→ **Task**: From the line containing "June Housing Stats (Crossfield, AB)" down to the final line of the entries below, quote every line verbatim. Exclude pictures.

→ **Data for this task**:
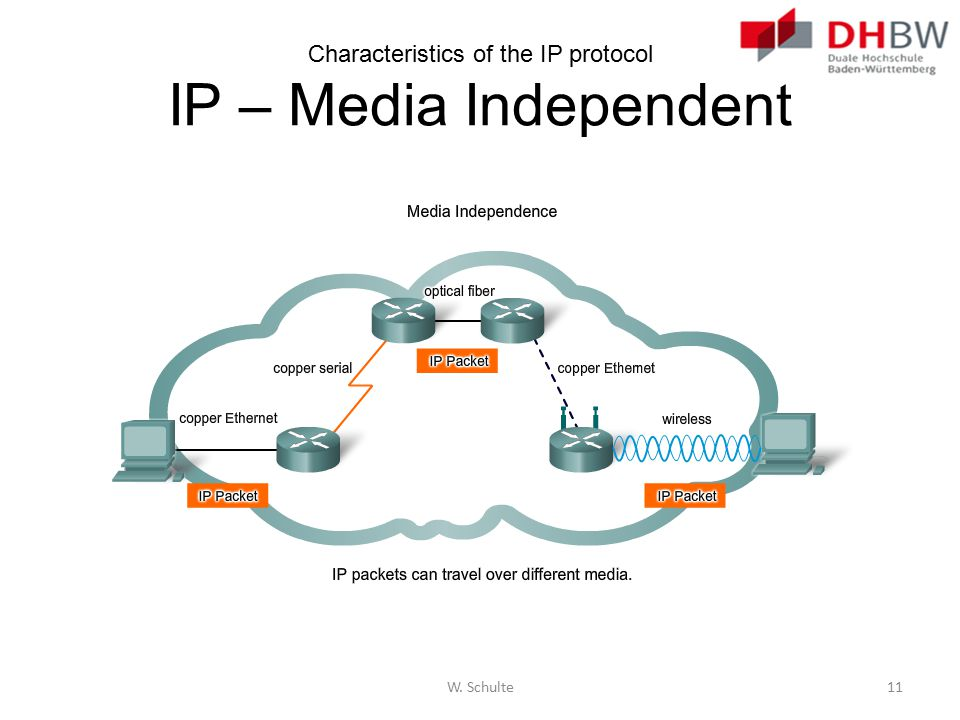 Characteristics of the IP protocol IP – Media Independent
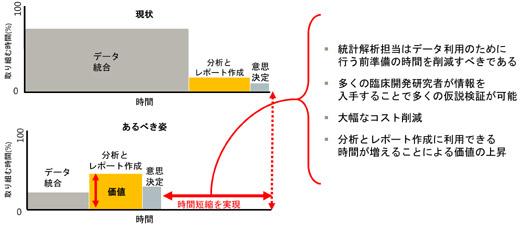 図:プロセス中心からデータ重視への移行によるイノベーション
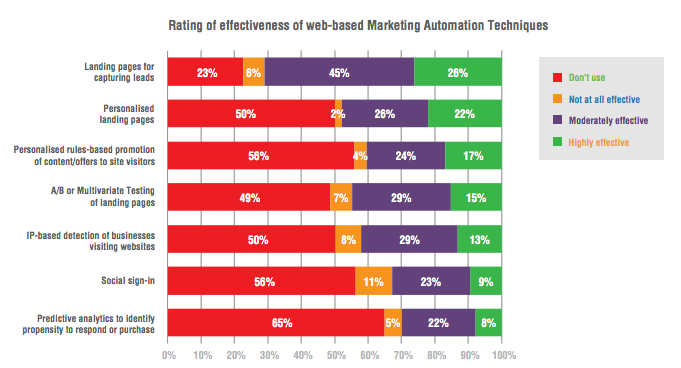 Marketing automation, i trend del momento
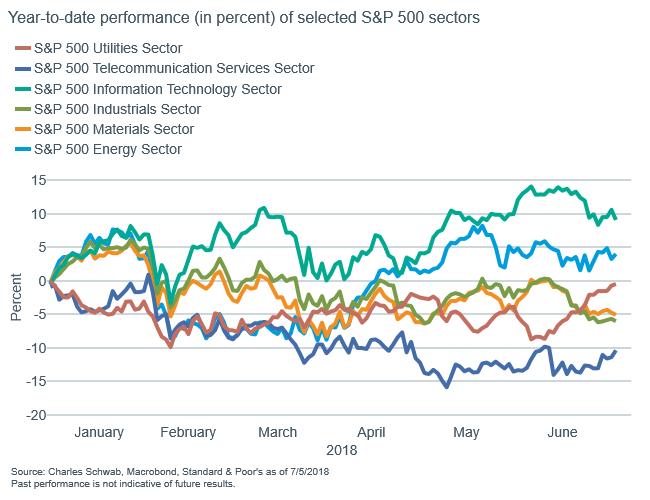 Performance (percent) of Utilities, Energy, Infoech, Telecom, Materials and Industrials sectors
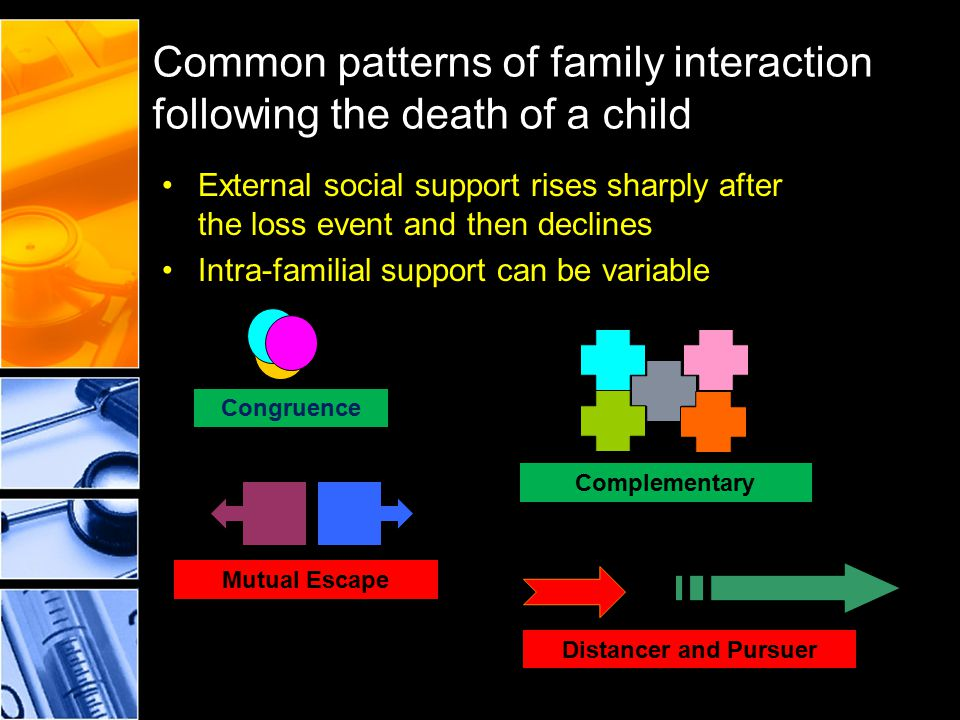 Common patterns of family interaction following the death of a child External social support rises sharply after the loss event and then declines Intr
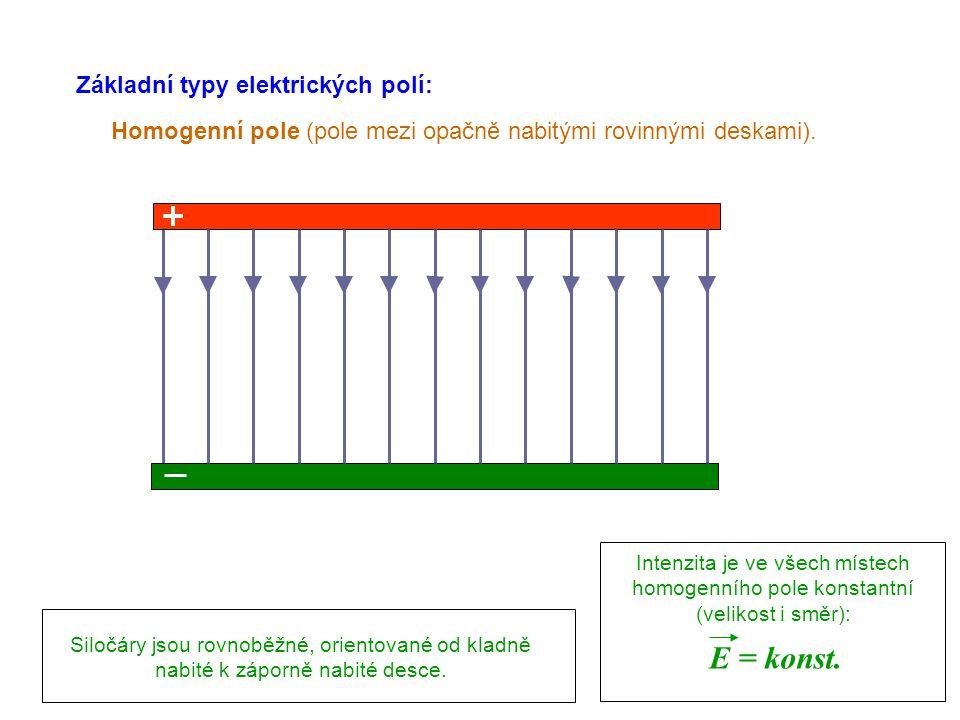 E = konst. Základní typy elektrických polí:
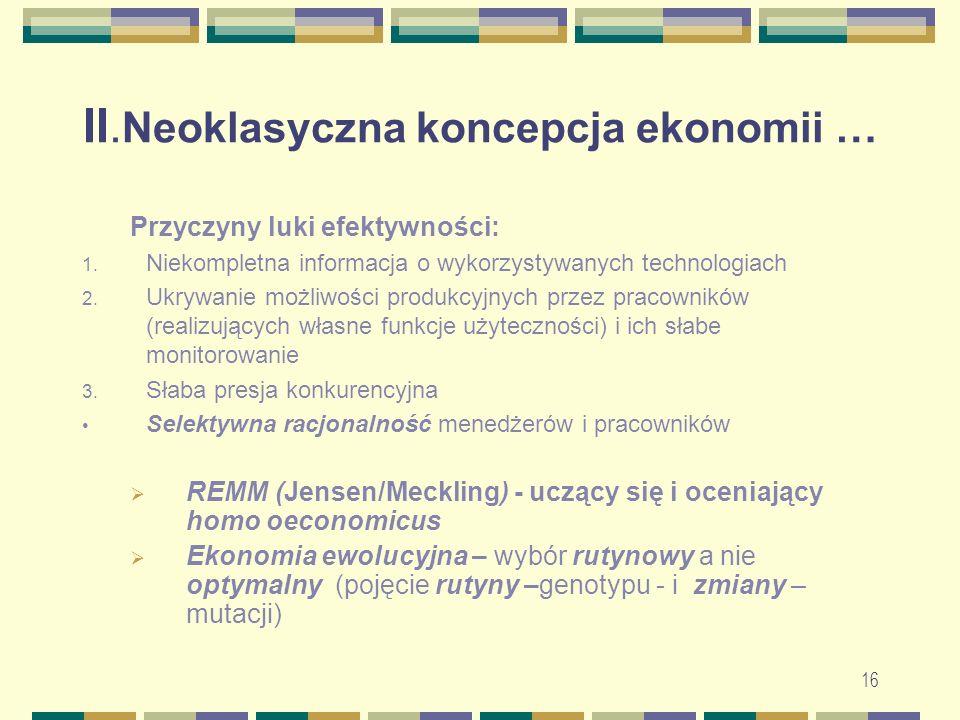 II. Neoklasyczna koncepcja ekonomii … Przyczyny luki efektywności: 1.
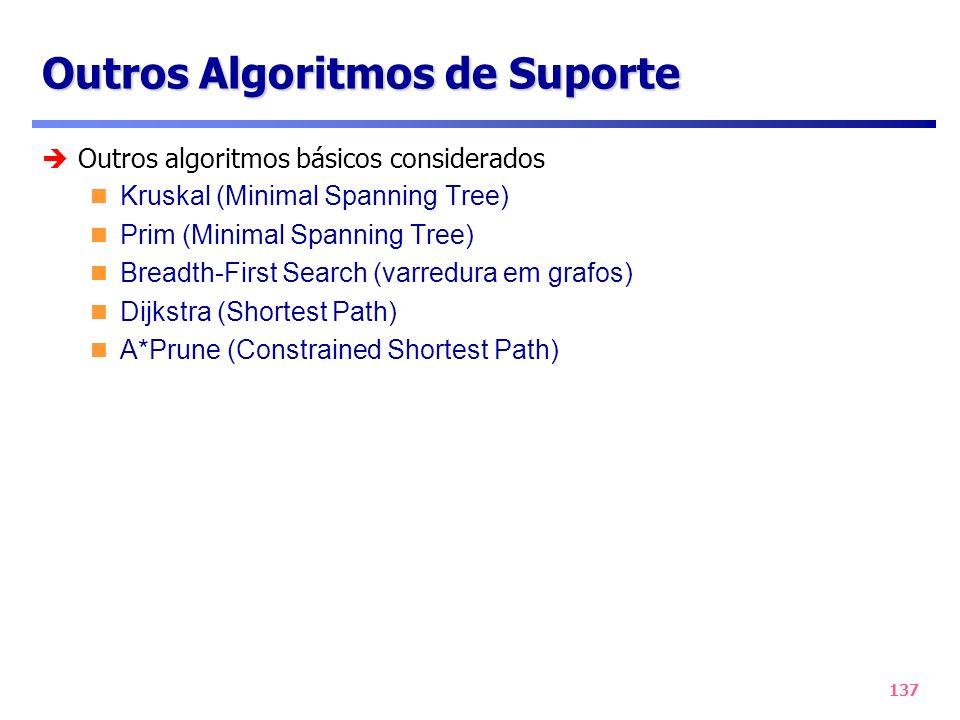 Outros Algoritmos de Suporte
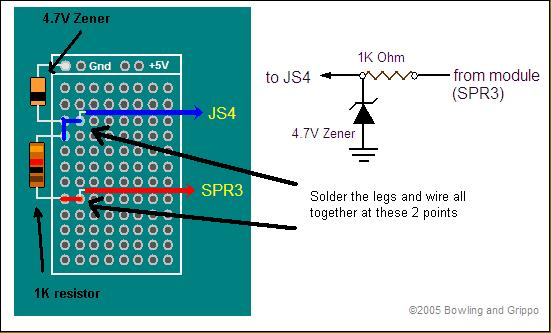 In the analogue mode, 0-5V signal is fed into JS4 or JS5 using a protective circuits as in 3.4.9.1. In the internal mode, an add-on card is required.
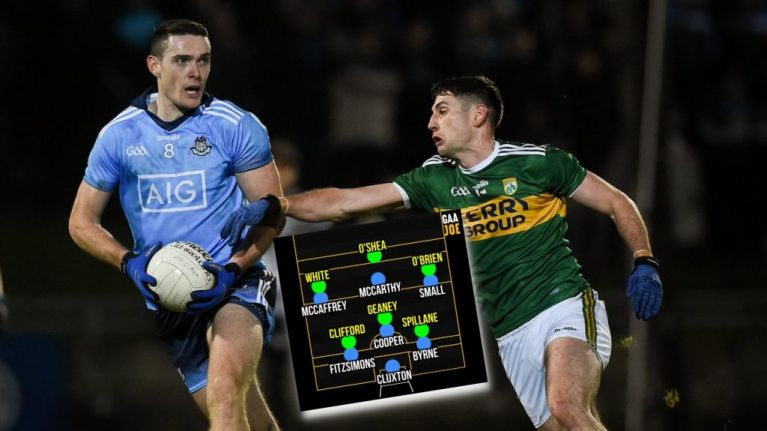 How Dublin and Kerry will line up for the 2019 All-Ireland football final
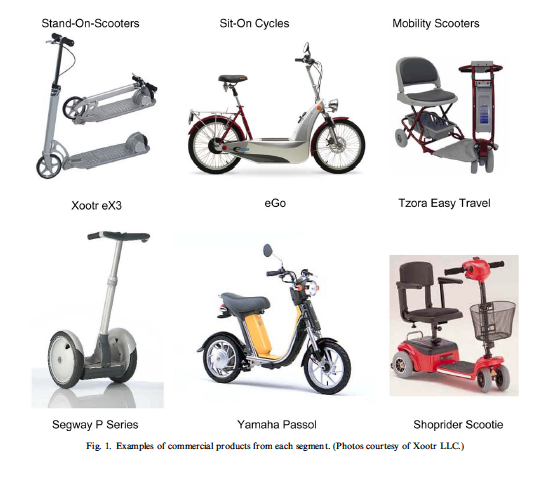 Examples Of Commercial Pev S Electric Transportation Bike Tricycle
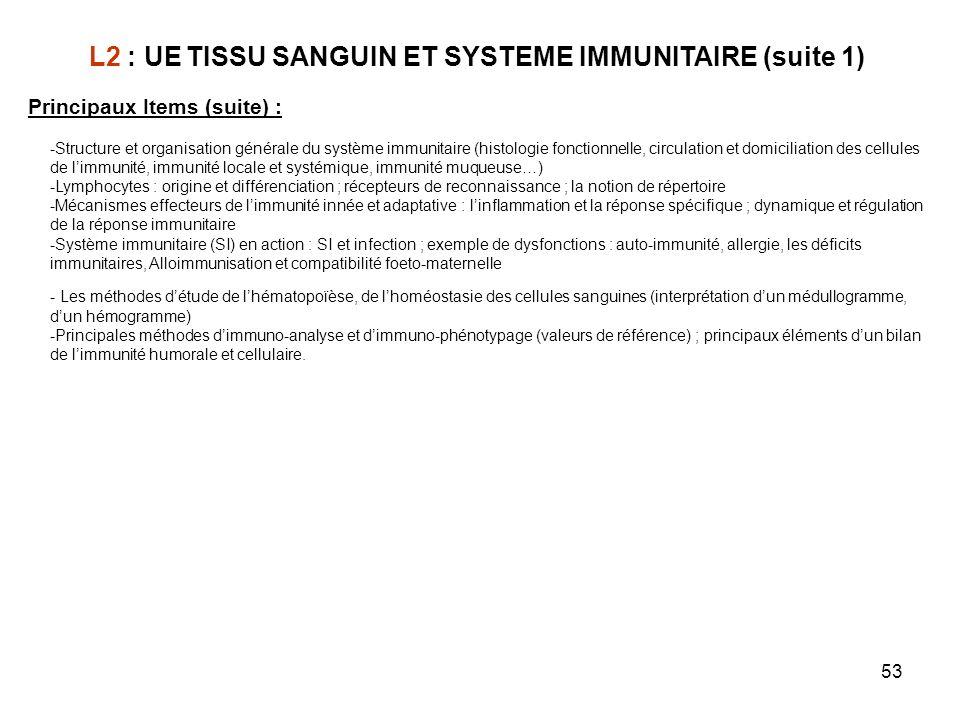 53 Principaux Items (suite) : -Structure et organisation générale du système immunitaire (histologie fonctionnelle, circulation et domiciliation des cellules de limmunité, immunité locale et systémique, immunité muqueuse…) -Lymphocytes : origine et différenciation ; récepteurs de reconnaissance ; la notion de répertoire -Mécanismes effecteurs de limmunité innée et adaptative : linflammation et la réponse spécifique ; dynamique et régulation de la réponse immunitaire -Système immunitaire (SI) en action : SI et infection ; exemple de dysfonctions : auto-immunité, allergie, les déficits immunitaires, Alloimmunisation et compatibilité foeto-maternelle - Les méthodes détude de lhématopoïèse, de lhoméostasie des cellules sanguines (interprétation dun médullogramme, dun hémogramme) -Principales méthodes dimmuno-analyse et dimmuno-phénotypage (valeurs de référence) ; principaux éléments dun bilan de limmunité humorale et cellulaire.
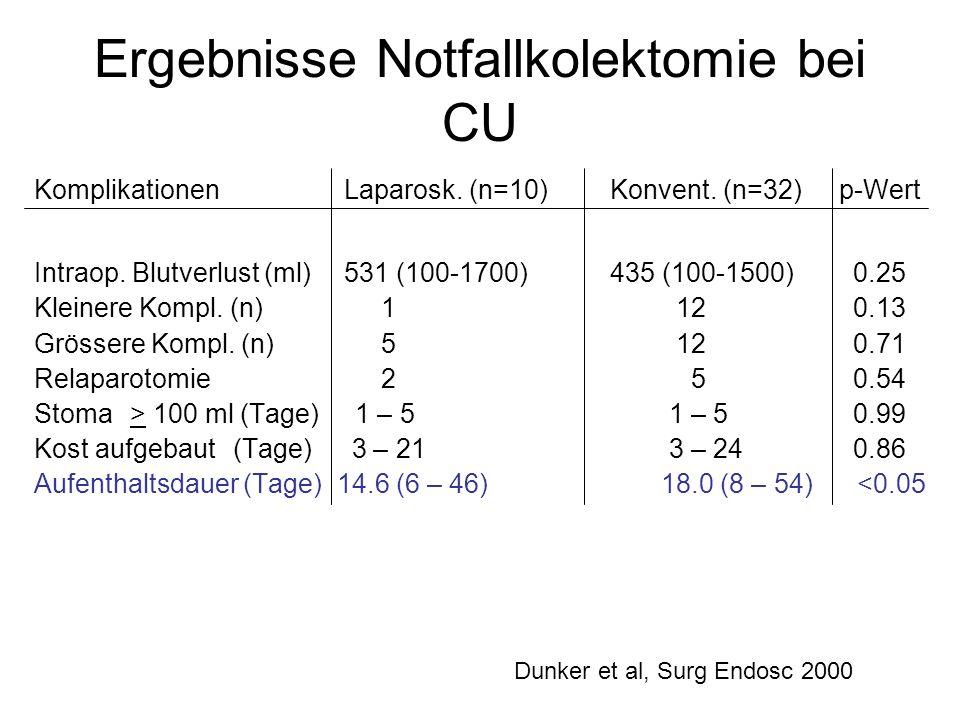 Ergebnisse Notfallkolektomie bei CU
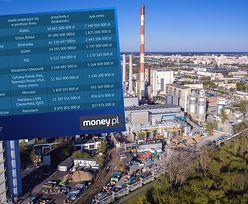 Najwięksi money.pl 2021. Zobacz 10 najbardziej zyskownych firm w Polsce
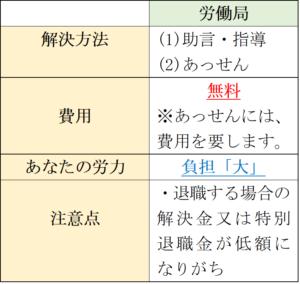 労働局の特徴(退職勧奨)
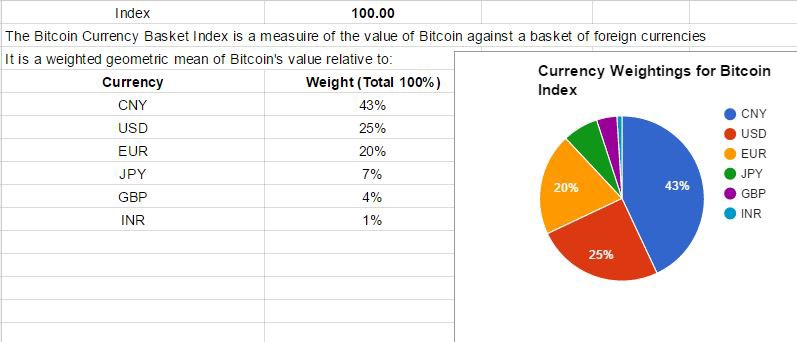 A Bitcoin Currency Basket Index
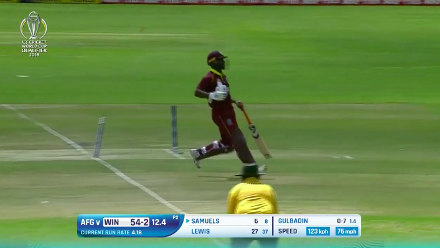 CWCQ POTD - Lewis ran out by a direct hit from Najibullah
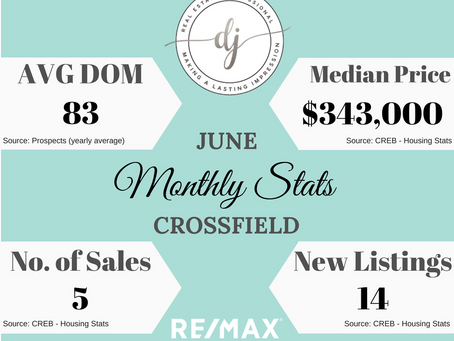 June Housing Stats (Crossfield, AB)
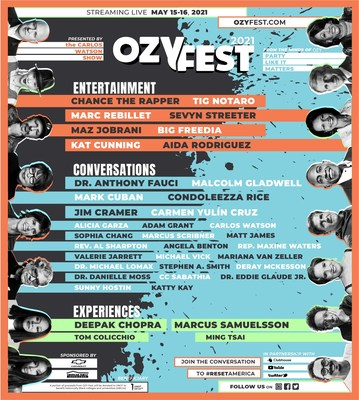 OZY MEDIA ANNOUNCES VIRTUAL OZY FEST FOR MAY 15-16 IN PARTNERSHIP WITH HBCUs, CLUBHOUSE. Headliners at the May festival include Chance the Rapper, Dr. Anthony Fauci, Condoleezza Rice, Mark Cuban, Malcolm Gladwell, Sevyn Streeter and Marc Rebillet.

→ **Answer space**:
 June Housing Stats (Crossfield, AB)
 OZY MEDIA ANNOUNCES VIRTUAL OZY FEST FOR MAY 15-16 IN PARTNERSHIP WITH HBCUs, CLUBHOUSE. Headliners at the May festival include Chance the Rapper, Dr. Anthony Fauci, Condoleezza Rice, Mark Cuban, Malcolm Gladwell, Sevyn Streeter and Marc Rebillet.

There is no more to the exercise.